In the session on “Data in the cloud: Where do Open Standards fit in?”, I shared a panel with Vint Cerf and the W3C’s Daniel Dardallier, among others. It turned out to be an extremely interesting time. A transcript of the session will hopefully become available in due time.

(This is the first of two articles from the IGF. In the second one, a couple of days down the line, I’ll be dealing with the state of the discussion on Open Standards.)

Vint Cerf described the situation succinctly, by saying that cloud computing today is in a similar place as the Internet was in 1973: Dominated by a few large nodes, just as mainframes were the dominant model back then. He jokingly called cloud computing “just time sharing on steroids”.

He duly added that this was oversimplified. For the operator of a cloud, the nice thing is that it can run applications independently of the physical machines in the datacenter. Any process can be shifted between different machines.

He made another very important point: On the Internet, all end devices are equal. The network doesn’t care whether you connect to it with a mobile phone or with a supercomputer. Clouds should work the same way.

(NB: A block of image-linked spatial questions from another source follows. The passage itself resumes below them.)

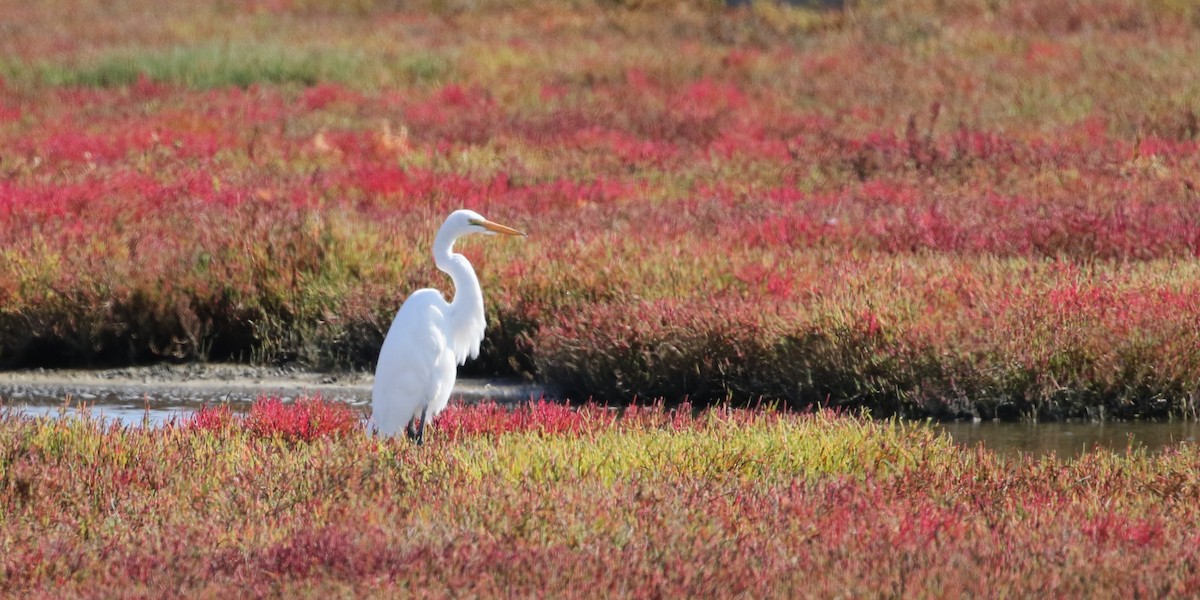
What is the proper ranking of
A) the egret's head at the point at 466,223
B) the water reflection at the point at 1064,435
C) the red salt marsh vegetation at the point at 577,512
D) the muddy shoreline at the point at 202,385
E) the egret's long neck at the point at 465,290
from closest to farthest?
the red salt marsh vegetation at the point at 577,512 → the egret's long neck at the point at 465,290 → the egret's head at the point at 466,223 → the water reflection at the point at 1064,435 → the muddy shoreline at the point at 202,385

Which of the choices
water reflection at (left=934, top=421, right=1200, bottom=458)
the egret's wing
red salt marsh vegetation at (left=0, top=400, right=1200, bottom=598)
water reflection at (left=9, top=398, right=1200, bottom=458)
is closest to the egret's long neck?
the egret's wing

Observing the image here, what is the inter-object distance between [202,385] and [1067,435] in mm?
5447

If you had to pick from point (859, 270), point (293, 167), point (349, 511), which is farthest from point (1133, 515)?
point (293, 167)

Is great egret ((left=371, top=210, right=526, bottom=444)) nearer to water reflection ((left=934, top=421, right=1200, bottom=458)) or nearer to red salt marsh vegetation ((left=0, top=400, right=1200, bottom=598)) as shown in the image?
red salt marsh vegetation ((left=0, top=400, right=1200, bottom=598))

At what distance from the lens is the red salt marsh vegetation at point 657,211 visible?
30.3 feet

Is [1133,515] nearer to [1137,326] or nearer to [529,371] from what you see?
[1137,326]

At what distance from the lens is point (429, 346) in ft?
24.3

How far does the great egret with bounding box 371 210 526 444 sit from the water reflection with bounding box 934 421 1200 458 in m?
2.57

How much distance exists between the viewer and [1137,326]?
352 inches

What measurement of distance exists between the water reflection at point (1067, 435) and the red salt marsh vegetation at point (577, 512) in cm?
123

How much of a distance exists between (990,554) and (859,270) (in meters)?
5.78

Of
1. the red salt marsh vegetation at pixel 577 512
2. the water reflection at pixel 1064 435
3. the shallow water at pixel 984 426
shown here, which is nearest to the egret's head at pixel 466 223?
the red salt marsh vegetation at pixel 577 512

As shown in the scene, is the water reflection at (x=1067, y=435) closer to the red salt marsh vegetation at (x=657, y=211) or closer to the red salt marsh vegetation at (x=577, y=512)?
the red salt marsh vegetation at (x=657, y=211)

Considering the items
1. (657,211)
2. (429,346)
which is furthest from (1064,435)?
(657,211)
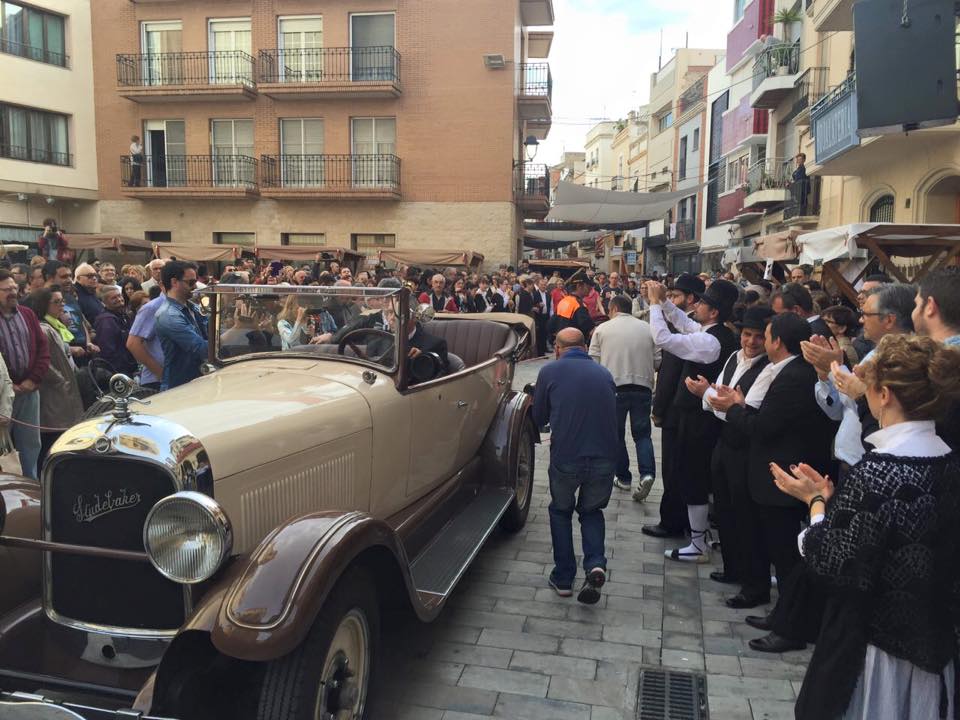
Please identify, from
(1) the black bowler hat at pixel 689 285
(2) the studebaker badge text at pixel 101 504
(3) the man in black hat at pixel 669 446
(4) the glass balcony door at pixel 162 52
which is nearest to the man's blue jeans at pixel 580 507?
(3) the man in black hat at pixel 669 446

With the audience thus prepared, I could spin some ideas that I’ve been discussing with many different people recently. They’re appropriately cloudy, and the only way to make them more concrete is to share them, have them criticised, identify the part that’s nonsense, discard it, and get to work on the rest.

When you get down to it, cloud is a question of power: If we put all our data and computation in centralised systems, the owner of hte system will have power over us. So the idea that’s been floating around (e.g. Eben Moglen here) is that that we could use small, cheap servers to build our own cloud. So why not build a Free Software stack for these servers that’s easy to install? Fill in a few fields, and it sets you up with servers for web, mail, Jabber, microblogging, social networking, and whatever else you’d like, all pre-configured. Instantly, you’d become part of those respective networks, with your own little node. Small, but fully capable. A distributed search engine like YaCy, which we’re using on the FSFE website, adds another key element.

That’s still fairly conventional. So why not add a layer for distributed data storage? We could have a program that encrypts your data, breaks it up into hundreds or thousands of small chunks, and stores those chunks across many machines on the Internet. You are the only person who has the key, and the only person who can pull all this data back together and decrypt it. The more storage capacity you provide, the more you receive on the machines of others.

That’s a bit farther off. Projects like Gnunet or Angel Application are still in the early stages of development. But I have no doubt that if developers focus their effort here, they’ll make progress very soon.

So with that done, how about tying all those machines together so that applications can move seamlessly between them? There are all sorts of challenges here, such as:

  • How can you keep your data private if it’s processed by an application on a remote machine, and needs to be decrypted for that purpose? Good question. A social trust layer could be part of the solution.
  • How do you manage the overhead that comes with so much encrypted and distributed communication? The fact that the Internet hasn’t collapsed under the weight of online video as predicted a few years ago gives some grounds for hope. So does my new 25 mbit VDSL line.
  • And how do you achieve anything like reasonable speeds on such a system? I’d say that depends on your value of “reasonable”, for the time being.

The reactions I got were quite interesting. Some people gave me rather vague looks, which was hardly surprising. Others were enthusiastic. It certainly made for a good debate.

Why shouldn’t we build distributed systems that are owned by all of us? I wish that today’s big nodes – Amazon, Google, Microsoft, and so forth – would get onto the topic together with the Free Software community, and add their considerable engineering resources to the effort of developing both the technology that will let us run our computers in freedom, and the business models around it.

A lot is currently happening in this field. At this year’s FSCONS in Gothenburg, Sweden, FSFE is organising a track on distributed systems under the heading “Divide and Reconquer“. I’m very much looking forward to seeing the discussion take another step forward there.